Venons-en à ceux qui achètent leur camionnette d’occasion sur le territoire français. Pour finaliser la vente, le vendeur a l’obligation de vous transmettre certains documents : carte grise, certificat de vente, certificat administratif de situation. Si le véhicule dépasse quatre ans et reste sous 3,5 tonnes, un contrôle technique à jour de moins de six mois s’impose, avec le cas échéant contre-visite et attestation antipollution.

La transaction côté acheteur : quels documents demander ?

Lors de la vente, d’autres pièces sont à réclamer au vendeur :

  • Carte grise barrée, annotée “vendu le…” et signée.
  • Contrôle technique valide.
  • Contrôle pollution additionnel si la réglementation l’impose.
  • Certificat de non-gage récent (moins d’un mois), garantissant l’absence d’opposition.
  • Certificat d’agrément sanitaire ou technique si le véhicule transporte des aliments sous température contrôlée.

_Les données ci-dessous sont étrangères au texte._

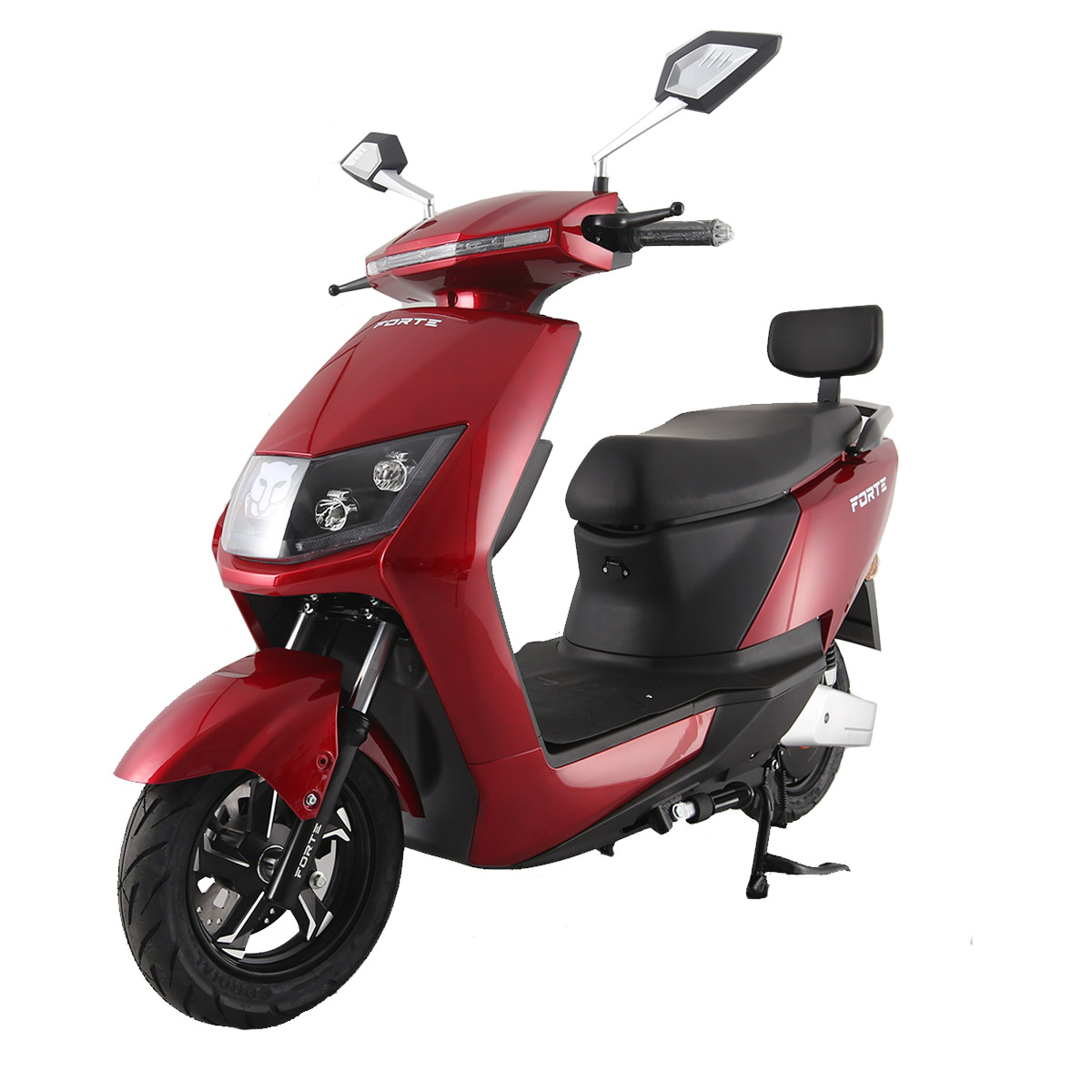 Скутер аккумуляторный FORTE T3 Красный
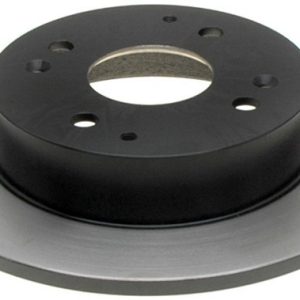 Raybestos Brake Rotor, Specialty – Street Performance, Originally Equipped and Supplied IN Noise Dampening Iron, Single – 96369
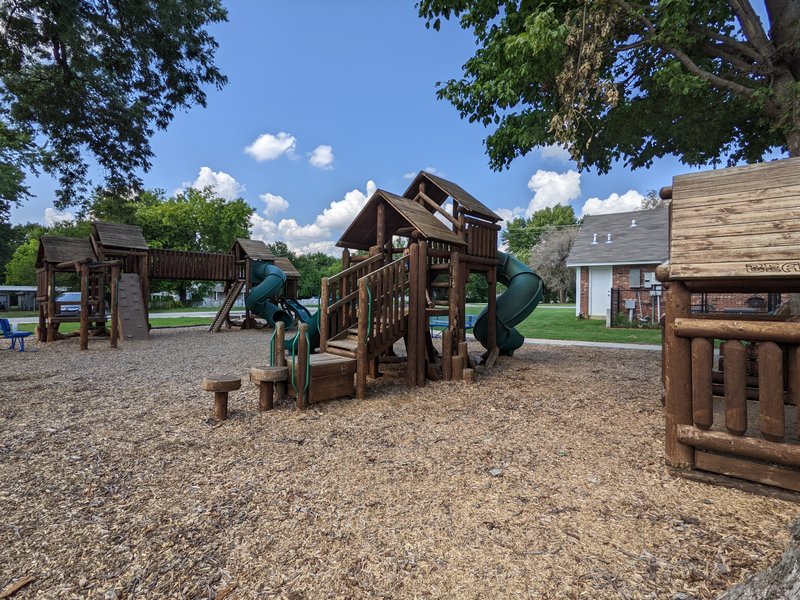 Oologah Splash Pad photo 3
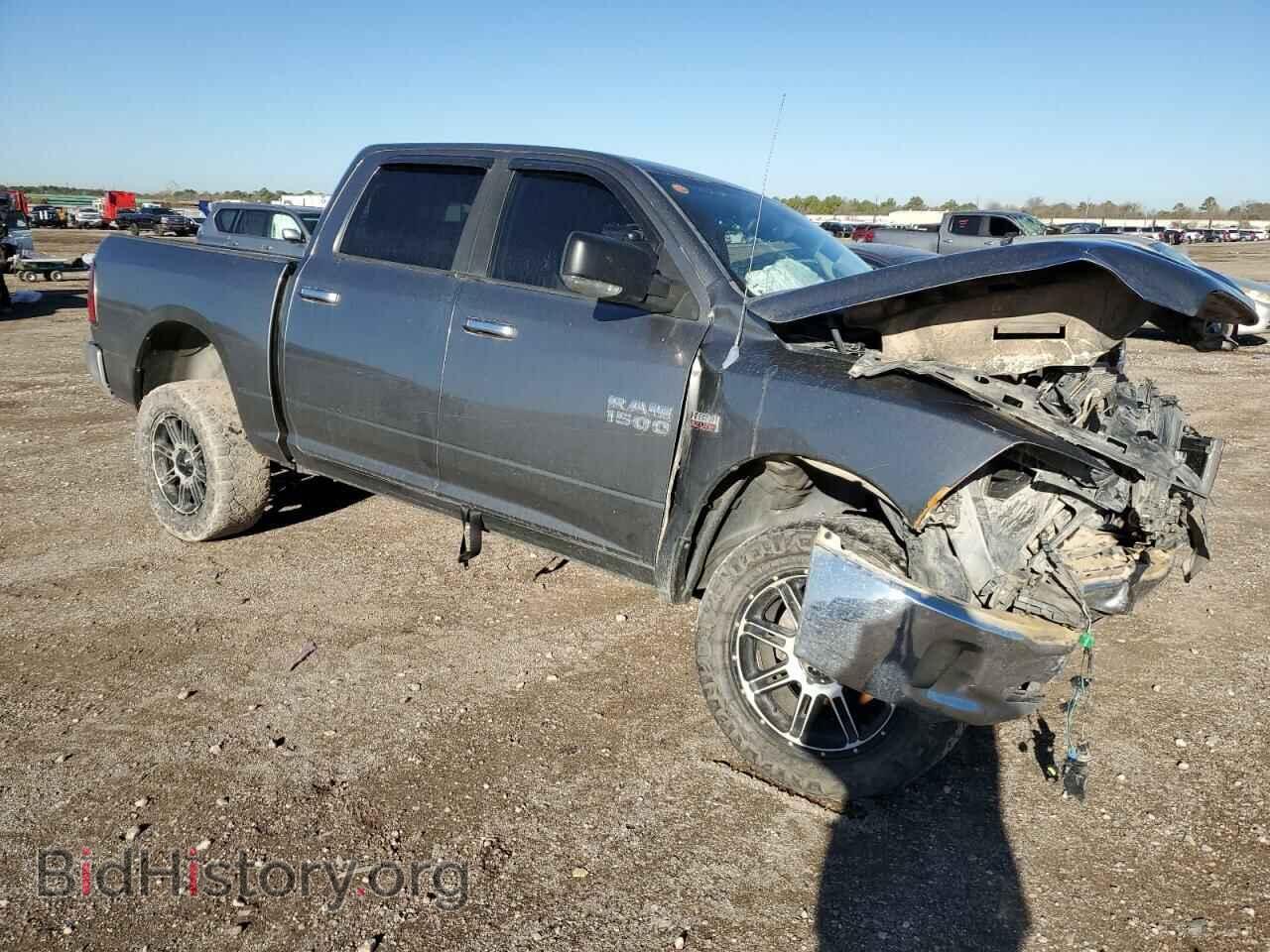 2013 RAM 1500 - VIN: 1C6RR7LT0DS531096 - Фото 4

Autre réflexe : demander carnets d’entretien et factures de réparation. Ces pièces tracent la vie du véhicule et constituent des atouts solides pour aborder la route avec confiance. Le parcours administratif peut sembler long, parfois fastidieux, mais il offre au final la sécurité d’un achat abouti. Entre papier et patience, l’utilitaire s’apprête à entamer, avec vous, sa nouvelle aventure routière.